I haven't played any of the series but liked the developer Capcom...

graphics was superb


----------



## abhidev (Apr 13, 2012)

Lost planet 1 was good....boss fights were good too.


----------



## gameranand (Apr 13, 2012)

^^ Aiming and exploration was real bad.


----------



## abhidev (Apr 13, 2012)

gameranand said:


> ^^ Aiming and exploration was real bad.

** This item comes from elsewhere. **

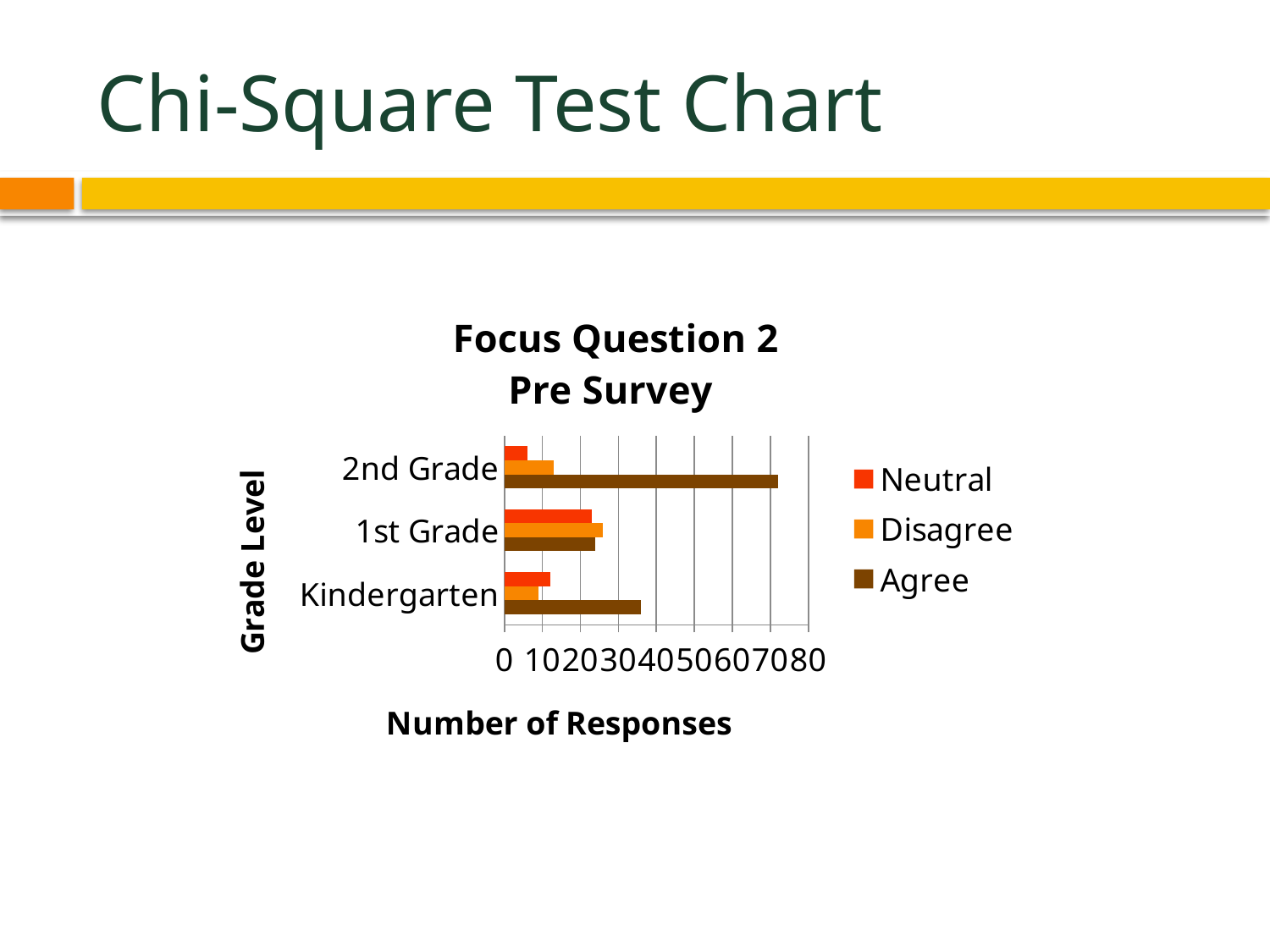
What kind of chart is shown on the slide? bar chart Is the Agree value for Kindergarten greater or less than 30? greater How many grade levels are shown on the chart? 3 How many series does the chart legend list? 3 Is the Neutral value for 2nd Grade greater or less than 10? less Is the Agree value for 2nd Grade greater or less than 60? greater What is the label of the horizontal axis of the chart? Number of Responses Which grade level has the highest Agree value? 2nd Grade Which grade level has the highest Neutral value? 1st Grade Which grade level has the lowest Neutral value? 2nd Grade Which grade level has the lowest Agree value? 1st Grade Which is larger, the Agree value for 2nd Grade or the Agree value for Kindergarten? 2nd Grade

yea...but overall it was a one time play game.


----------



## gameranand (Apr 13, 2012)

I got frustrated in first level and quit. Haven't played LP2 carefully but aiming wasn't improved in that also.


----------



## Soumik (Apr 20, 2012)

I liked both games. LP 1 a lot better than LP 2 because seemed like playing a CS type game on EDEN III. What i like abt the series is the awesome graphics and the Capcom style uber cool massive boss fights . Nothing better than taking down beasts around a 1000 times larger than me


----------



## gameranand (Apr 20, 2012)

I hated that you need to refill that goddamn meter if you wish to roam around and survive. It pretty much made this game linear.


----------



## Alok (Apr 26, 2012)

*andriasang.com/con0tp/images/23xbk/full.jpg
*andriasang.com/con0tp/images/23xbm/full.jpg
*andriasang.com/con0tp/images/23xbo/full.jpg
*andriasang.com/con0tp/images/23xbl/full.jpg
*andriasang.com/con0tp/images/23xbj/full.jpg


----------



## Sujeet (Apr 26, 2012)

Visuals ARE OK.


----------



## vickybat (May 23, 2012)

*Lost planet 3 preview*

It will be using unreal engine 3 instead of MT framework.


----------



## gameranand (May 23, 2012)

And I was hoping that it will use next gen engine.


----------